钟继鹏觉得,现在他就像一块放在火口上的猪肉,烤得都要焦了。
从吴家父子来到,钟传秀都一直没露面。吴父本来还打算见到钟传秀来个哀兵之计的。现在,钟继鹏只说劝劝,吴父的脸就不免颓败了。

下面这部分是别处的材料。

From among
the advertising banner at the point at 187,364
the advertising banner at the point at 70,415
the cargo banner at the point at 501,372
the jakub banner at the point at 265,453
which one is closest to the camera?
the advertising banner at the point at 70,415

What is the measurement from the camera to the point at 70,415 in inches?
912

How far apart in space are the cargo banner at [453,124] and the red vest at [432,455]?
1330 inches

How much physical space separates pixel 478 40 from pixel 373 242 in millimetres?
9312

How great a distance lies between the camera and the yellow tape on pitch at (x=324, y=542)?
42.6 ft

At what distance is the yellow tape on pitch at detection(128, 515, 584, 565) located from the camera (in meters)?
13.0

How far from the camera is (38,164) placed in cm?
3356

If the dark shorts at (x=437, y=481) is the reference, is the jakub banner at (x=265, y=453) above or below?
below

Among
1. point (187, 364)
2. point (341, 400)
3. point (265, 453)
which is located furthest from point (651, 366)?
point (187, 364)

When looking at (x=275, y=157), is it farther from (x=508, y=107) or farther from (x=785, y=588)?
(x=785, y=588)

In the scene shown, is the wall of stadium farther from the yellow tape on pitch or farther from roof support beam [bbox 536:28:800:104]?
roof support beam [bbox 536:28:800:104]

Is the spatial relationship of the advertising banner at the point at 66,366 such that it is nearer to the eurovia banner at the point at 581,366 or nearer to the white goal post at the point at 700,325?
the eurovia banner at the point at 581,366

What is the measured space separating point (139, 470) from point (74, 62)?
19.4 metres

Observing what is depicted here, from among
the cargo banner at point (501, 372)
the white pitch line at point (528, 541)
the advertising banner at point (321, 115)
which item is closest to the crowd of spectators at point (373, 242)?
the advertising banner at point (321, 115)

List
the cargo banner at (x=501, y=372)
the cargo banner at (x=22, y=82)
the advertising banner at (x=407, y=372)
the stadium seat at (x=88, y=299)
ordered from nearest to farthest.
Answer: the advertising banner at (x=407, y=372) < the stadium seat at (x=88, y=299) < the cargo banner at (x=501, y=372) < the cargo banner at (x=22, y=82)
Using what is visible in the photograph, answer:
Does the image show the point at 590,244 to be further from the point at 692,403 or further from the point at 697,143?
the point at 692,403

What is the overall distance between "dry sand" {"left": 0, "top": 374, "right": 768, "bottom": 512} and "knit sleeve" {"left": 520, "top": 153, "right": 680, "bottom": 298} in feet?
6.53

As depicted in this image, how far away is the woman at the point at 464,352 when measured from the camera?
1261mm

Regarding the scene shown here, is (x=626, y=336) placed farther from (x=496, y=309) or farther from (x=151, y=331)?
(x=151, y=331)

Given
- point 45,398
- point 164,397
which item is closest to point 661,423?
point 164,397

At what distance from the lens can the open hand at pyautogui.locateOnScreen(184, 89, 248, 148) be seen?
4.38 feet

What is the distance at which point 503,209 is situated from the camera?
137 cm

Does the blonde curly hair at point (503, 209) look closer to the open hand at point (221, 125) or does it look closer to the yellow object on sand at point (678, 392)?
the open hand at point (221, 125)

吴双贵跪在地上,耷拉着头,脸上说不出的死灰。这半个多月,他日子也同样难捱。一桩他跟钟传秀都无法经营的婚姻,却要把他们两个人仅剩的一点尊严踩到地上来维持,只为了吴家父母“后继有人”的念想,可悲又可叹,吴双贵这会子死的心都有了。
吴双贵没去死,当天晚上却传出来吴母上吊的消息。
听到这消息,这几天都没有机会说话的钟母,终于找着机会说话了。
“你们弄得这叫什么事!这下子逼死老婆婆了,这恶名出去了,钟家以后还有没有脸面见人?大孙女子,你不能这么丧良心,不就是跟女婿惹了点闲气,你怎么就这样子作死?就算你女婿有哪点不好,耽误你吃饭耽误你穿衣了?管怎么那是你婆婆,出了这事,你还不去看看,全公社的人都要指着你后脊骨骂的。”

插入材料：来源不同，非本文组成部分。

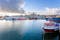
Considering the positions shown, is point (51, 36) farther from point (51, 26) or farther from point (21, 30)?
point (21, 30)

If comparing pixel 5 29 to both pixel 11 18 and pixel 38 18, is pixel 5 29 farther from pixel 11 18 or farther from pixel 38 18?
pixel 38 18

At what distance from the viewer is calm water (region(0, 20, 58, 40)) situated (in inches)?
61.9

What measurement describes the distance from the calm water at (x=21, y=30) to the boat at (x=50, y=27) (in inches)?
2.7

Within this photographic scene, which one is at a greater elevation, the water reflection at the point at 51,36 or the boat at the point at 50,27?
the boat at the point at 50,27

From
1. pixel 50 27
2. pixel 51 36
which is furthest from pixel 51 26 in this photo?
pixel 51 36

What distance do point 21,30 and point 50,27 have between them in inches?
19.7

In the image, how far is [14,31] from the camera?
5.20 ft

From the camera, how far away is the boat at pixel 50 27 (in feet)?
5.03

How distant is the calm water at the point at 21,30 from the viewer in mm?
1572

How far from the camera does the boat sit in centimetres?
153

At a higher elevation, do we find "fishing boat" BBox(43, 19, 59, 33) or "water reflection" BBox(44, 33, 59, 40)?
"fishing boat" BBox(43, 19, 59, 33)

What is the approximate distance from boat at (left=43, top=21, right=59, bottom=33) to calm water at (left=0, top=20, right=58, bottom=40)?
69 mm

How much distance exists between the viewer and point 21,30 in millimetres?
1601

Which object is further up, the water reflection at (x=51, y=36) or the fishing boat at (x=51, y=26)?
the fishing boat at (x=51, y=26)
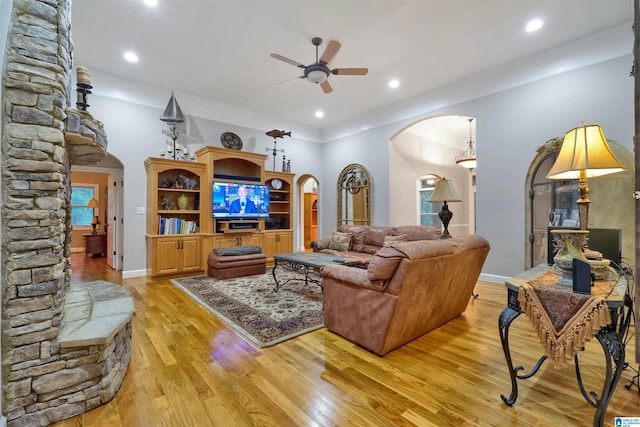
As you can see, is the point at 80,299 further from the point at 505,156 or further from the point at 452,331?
the point at 505,156

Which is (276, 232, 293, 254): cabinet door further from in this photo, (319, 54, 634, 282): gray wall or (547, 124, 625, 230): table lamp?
(547, 124, 625, 230): table lamp

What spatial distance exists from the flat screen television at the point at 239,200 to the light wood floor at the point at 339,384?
2920mm

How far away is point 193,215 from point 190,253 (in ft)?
2.90

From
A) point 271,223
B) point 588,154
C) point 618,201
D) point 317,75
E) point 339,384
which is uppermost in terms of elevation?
point 317,75

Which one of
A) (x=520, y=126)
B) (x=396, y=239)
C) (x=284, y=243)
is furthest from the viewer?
(x=284, y=243)

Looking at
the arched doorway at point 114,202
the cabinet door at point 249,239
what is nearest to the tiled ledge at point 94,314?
the arched doorway at point 114,202

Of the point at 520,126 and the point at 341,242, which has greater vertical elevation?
the point at 520,126

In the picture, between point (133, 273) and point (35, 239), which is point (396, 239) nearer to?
point (35, 239)

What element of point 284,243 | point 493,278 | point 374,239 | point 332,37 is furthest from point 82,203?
point 493,278

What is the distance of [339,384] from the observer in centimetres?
187

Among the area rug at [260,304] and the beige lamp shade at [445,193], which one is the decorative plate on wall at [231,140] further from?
the beige lamp shade at [445,193]

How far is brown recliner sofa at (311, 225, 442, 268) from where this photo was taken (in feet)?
15.2

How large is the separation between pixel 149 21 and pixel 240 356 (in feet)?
12.8

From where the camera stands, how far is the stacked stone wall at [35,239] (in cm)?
147
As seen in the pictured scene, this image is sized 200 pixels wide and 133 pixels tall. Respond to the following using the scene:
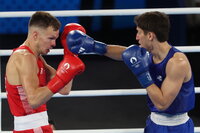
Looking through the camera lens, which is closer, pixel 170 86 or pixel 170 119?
pixel 170 86

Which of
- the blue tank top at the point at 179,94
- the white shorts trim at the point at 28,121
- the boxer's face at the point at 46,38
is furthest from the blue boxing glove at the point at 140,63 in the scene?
the white shorts trim at the point at 28,121

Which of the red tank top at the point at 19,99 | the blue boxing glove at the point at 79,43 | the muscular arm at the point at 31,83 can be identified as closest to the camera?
the muscular arm at the point at 31,83

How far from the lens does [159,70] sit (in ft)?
8.47

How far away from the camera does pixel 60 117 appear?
4805mm

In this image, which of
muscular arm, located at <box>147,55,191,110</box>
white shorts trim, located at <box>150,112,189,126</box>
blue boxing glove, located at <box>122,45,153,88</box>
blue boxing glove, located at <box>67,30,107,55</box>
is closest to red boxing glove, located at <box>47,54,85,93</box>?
blue boxing glove, located at <box>67,30,107,55</box>

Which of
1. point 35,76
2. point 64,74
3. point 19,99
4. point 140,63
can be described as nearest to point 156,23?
point 140,63

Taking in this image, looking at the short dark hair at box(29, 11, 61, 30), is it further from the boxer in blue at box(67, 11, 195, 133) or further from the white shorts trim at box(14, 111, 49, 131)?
the white shorts trim at box(14, 111, 49, 131)

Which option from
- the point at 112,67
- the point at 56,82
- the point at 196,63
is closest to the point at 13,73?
the point at 56,82

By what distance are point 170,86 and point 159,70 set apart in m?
0.16

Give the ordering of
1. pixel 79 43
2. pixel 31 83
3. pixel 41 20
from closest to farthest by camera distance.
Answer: pixel 31 83 < pixel 41 20 < pixel 79 43

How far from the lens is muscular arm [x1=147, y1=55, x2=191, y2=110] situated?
2443 millimetres

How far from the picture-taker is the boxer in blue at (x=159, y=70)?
97.0 inches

钟母对吴家还是满意的,算是比较有面子的一门亲家。再说,钟传秀跟吴双贵闹岔了,传出去说谁家谁家闺女离婚了,走回头路了,总是一件丢人的事情。那年月,有的女人宁肯去寻死,也不离婚,这样的女人才是被很多人同情赞许的。
冯玉姜跟钟传秀都没搭腔,钟母呱啦够了,盯了冯玉姜两眼,回她屋了。
冯玉姜不知道吴母是真上吊还是假上吊,反正听说是被吴双玲发现了,结果没死成。
冯玉姜其实倒肯相信吴母是真的想上吊。毕竟在吴母眼里,吴双贵的事情要是弄不好,传扬出去,吴家就完了,她也就真的没什么活头了。
人都是自私的,吴母一心顾着吴家,冯玉姜当然先顾着自家闺女。
得到这消息,钟传秀沉默着,看不出是喜是忧。沉默了半天,钟传秀说:
“妈,我明天回吴家去看看。”
冯玉姜一听就急了,说:“什么叫回去看看?你这一回去,就算是重回吴家门了。不行。”
钟传秀像是想通了什么,不气不恼地说:“我回去一阵子。现在弄成这样子,外人不知里人事,反倒怪咱家不明理。这样僵下去,叫你跟我爸都难做人。”
冯玉姜赌气地说:“旁人怎么说咱不管,日子是你自己过的,你不能就这么回去了。不行跟她就撕破脸算了,真要把实情说出去,我看吃亏的是谁。”
“不能到那一步啊,你想想,要是吴家的人,不管是谁,真有个三长两短,出了人命,咱们家还能在这地方做人吗?”钟继鹏在一旁反对。